BEGIN Study text

The importance of this cannot be stressed enough, say aid workers, worried that Africa’s potential famine will drop off the radar completely as any war in Iraq begins. War, it seems, is infinitely more glamorous than famine.
That war—should it happen—will impact in several ways, all of them negative: It will divert already scarce financial resources away from Africa; it will divert public and media attention; and it will almost certainly obstruct deliveries of food aid to Africa, particularly Ethiopia and Eritrea. Says James Morris, head of the World Food Program, “We no longer have the luxury of making things better, the issue is whether we can prevent the situation from getting worse.”
His assessment is shared by Concern’s chief executive Tom Arnold, who confirmed that recent surveys have revealed “frightening” levels of malnutrition in Ethiopia and Eritrea. The Ethiopia survey—conducted in Kalu, in the north of the country—revealed a malnutrition rate of 16.6 percent. A rate of 15 percent is classed as “serious” or “critical.”

END Study text

Exercise tasks:
1. Reproduce the part of the famine report that begins at "The importance of" and ends after "glamorous than famine.".
2. Continue the famine report from its last sentence.
The material after this text comes from a different source.

BEGIN Raw data

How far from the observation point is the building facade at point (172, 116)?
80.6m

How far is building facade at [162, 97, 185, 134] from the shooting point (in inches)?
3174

END Raw data

Responses by task:
1.
The importance of this cannot be stressed enough, say aid workers, worried that Africa’s potential famine will drop off the radar completely as any war in Iraq begins. War, it seems, is infinitely more glamorous than famine.

2.
Concern’s response has made a tremendous difference. In the north of Ethiopia I witnessed nutritional screening of children under 5 years of age, food distributions to more than 400,000 people, and the provision of supplementary and therapeutic feeding to the most malnourished. Concern also continues with food-for-work programs in building roads for access to remote communities and terracing to help farming on the slopes of the mountains in both the lowlands and highlands. “On a recent visit to our programs in South Wollo, Ethiopia, it occurred to me the vital importance of road links; in some places it can literally be the difference between life and death,” said Concern’s David Gough.
During my last visit to the Ethiopian highlands, I watched as huge flesh-eating carrion crows circled the parched crop fields. “We call them the undertaker birds; they go wherever there is death,” a local farmer, Endris Abtu, said, his crop all gone. The birds are a common sight during times of famine.
“The undertaker birds must not have their day,” I wrote at the time. Concern, the Sunday Herald, and the Ethiopian people hope that with your support we can ensure they don’t.